Hawaiian salmon poke bowl. Photo / Getty Images
Hawaiian salmon poke bowl. Photo / Getty Images

9. Search out Hawaii's markets and food trucks

The best of Hawaii's farmers' markets is the Saturday morning KCC market held in the shadow of Diamond Head in Honolulu, but other markets big and small dot the other islands. On Maui, there's a weekly street party with music and food trucks held at a different place every Friday night. Locations could include Lahaina's heritage waterfront or the upcountry ranching town of Makawao. Check mauifridays.com for what's scheduled for when you're visiting.

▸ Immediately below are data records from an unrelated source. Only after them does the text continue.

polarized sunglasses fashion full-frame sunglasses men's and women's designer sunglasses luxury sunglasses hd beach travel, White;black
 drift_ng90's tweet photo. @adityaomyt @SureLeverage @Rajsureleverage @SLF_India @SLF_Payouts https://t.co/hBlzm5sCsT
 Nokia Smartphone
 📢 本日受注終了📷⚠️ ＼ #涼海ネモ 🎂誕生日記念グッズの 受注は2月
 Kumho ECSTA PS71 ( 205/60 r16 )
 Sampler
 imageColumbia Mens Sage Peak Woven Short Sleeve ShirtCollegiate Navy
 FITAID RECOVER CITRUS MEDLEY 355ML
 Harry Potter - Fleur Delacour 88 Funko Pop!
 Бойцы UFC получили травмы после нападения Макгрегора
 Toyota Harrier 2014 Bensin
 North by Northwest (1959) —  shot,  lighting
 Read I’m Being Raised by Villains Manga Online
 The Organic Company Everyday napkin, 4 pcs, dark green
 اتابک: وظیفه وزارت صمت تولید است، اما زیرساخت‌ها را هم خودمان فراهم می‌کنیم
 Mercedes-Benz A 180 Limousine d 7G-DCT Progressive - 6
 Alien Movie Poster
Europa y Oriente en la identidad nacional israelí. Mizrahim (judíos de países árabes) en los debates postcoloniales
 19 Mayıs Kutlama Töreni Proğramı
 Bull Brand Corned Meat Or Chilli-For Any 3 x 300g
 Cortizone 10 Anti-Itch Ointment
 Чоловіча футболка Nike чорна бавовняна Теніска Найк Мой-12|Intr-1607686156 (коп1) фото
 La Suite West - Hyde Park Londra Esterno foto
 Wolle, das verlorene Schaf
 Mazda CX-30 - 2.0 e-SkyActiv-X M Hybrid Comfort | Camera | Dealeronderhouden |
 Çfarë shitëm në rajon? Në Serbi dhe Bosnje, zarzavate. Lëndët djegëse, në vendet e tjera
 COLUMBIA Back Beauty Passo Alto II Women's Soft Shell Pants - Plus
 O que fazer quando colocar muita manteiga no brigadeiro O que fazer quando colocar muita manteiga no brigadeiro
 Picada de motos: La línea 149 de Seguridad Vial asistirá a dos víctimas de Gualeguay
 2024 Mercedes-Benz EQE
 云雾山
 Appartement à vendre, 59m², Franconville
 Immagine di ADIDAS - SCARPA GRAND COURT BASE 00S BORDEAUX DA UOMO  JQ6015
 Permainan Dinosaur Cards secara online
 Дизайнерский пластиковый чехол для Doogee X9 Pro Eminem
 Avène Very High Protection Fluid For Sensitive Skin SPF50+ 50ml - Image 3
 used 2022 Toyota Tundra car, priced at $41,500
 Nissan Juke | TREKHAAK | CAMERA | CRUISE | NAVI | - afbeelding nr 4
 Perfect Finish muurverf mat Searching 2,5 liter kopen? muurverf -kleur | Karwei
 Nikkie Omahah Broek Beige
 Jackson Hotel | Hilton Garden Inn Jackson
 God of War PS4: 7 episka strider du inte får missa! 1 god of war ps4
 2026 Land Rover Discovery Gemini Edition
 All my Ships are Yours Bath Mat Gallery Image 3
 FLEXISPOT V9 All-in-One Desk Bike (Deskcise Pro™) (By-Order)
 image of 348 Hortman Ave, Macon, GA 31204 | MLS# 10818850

10. Don't forget your coffee plunger

Hawaii produces decent coffee — especially from the organic and biodynamic Kona estates on the Big Island — and what Americans call a French press will ease you into another tropical day on the lanai (patio) of wherever you're staying. With a bit of luck, you can track down a local spot for deep-fried malasadas (Portuguese-style doughnuts). If you're staying at Nona Lani Cottages on Maui, it's just a short bike ride to the Sugar Beach Bake Shop where they're made to order from 6am to 9am every morning.

GETTING THERE

Air New Zealand and Hawaiian Airlines fly direct from Auckland to Honolulu. Hawaiian Airlines offers connections to the other islands.